• [Work instructions]: Return the lines of the records from the line containing "Judging by the" through the end of the records as a JSON list of strings, one string per line, with blank lines left out.

• [Provided data]:
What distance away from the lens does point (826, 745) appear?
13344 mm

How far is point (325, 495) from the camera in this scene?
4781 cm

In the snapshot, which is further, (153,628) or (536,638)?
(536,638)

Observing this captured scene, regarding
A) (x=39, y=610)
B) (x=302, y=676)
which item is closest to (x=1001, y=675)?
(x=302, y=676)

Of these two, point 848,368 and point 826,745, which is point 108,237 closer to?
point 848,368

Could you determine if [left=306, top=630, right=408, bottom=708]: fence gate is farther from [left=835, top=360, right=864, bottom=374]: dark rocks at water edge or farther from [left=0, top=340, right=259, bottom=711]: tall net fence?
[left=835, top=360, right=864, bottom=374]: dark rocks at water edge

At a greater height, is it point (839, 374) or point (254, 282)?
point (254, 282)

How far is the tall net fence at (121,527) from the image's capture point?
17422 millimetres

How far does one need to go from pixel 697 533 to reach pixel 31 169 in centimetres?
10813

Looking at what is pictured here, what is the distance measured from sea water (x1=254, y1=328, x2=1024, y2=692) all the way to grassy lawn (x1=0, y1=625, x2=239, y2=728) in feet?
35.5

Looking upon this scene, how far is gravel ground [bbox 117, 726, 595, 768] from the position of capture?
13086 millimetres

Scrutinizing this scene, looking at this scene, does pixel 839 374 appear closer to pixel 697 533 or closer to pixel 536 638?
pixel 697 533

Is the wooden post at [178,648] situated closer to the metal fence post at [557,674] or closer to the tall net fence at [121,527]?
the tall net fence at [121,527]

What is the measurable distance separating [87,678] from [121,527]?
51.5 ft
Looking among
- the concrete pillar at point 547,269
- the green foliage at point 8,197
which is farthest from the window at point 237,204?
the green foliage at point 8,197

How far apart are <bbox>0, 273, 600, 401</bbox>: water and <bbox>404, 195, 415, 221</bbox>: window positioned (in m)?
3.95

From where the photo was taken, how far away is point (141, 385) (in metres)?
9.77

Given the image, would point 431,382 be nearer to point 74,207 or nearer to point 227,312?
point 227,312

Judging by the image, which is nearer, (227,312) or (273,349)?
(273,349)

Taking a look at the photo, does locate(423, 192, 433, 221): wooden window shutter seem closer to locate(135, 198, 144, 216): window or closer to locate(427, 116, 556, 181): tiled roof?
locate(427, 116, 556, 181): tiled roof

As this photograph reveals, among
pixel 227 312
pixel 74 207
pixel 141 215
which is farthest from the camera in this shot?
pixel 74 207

• [Exercise answer]:
[
  "Judging by the image, which is nearer, (227,312) or (273,349)?",
  "(273,349)",
  "Taking a look at the photo, does locate(423, 192, 433, 221): wooden window shutter seem closer to locate(135, 198, 144, 216): window or closer to locate(427, 116, 556, 181): tiled roof?",
  "locate(427, 116, 556, 181): tiled roof",
  "As this photograph reveals, among",
  "pixel 227 312",
  "pixel 74 207",
  "pixel 141 215",
  "which is farthest from the camera in this shot?",
  "pixel 74 207"
]